The solution to India’s unemployment or underemployment problem is to make employment a fundamental right. The gap between the poor and rich should be decreased so that we don’t have a scenario where the top businessman Mukesh Ambani has made a place for himself in the ten richest people of the world and half the population lives in abject poverty so that it is not even able to feed their children well. Dr. Ram Manohar Lohia’s principle of maintaining a difference of not more than ten times between the incomes of richest and poorest should be followed. The government should take responsibility to meet the basic needs of food, clothing, and housing for everybody. Irony is that because of misplaced priorities people acquire mobile phones, which fulfills the secondary need of communication, before they can feed their children properly. Education and Health care should be totally the responsibility of the government. All basic services should be equitably available to all.
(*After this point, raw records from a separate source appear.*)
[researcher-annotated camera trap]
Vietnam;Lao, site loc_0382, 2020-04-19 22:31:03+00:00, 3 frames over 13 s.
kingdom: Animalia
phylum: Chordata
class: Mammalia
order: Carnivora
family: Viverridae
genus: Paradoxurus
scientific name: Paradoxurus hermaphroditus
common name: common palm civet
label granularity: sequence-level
We should not have a situation in which one hand there are high levels of unemployment and on the other schools and hospitals are understaffed. Visit to any primary school run by the government will reveal that there is shortage of teachers. Visit to any government hospital will show burden of patients beyond capacity to handle. Then, what prevents the government from hiring more people to manage its basic institutions without which the country can never progress, what to talk to becoming a world leader. It is quite obvious the government policies have completely messed up the situation and the political parties lack the will to overhaul the system or adopt policies which will transform the system in fundamental manner.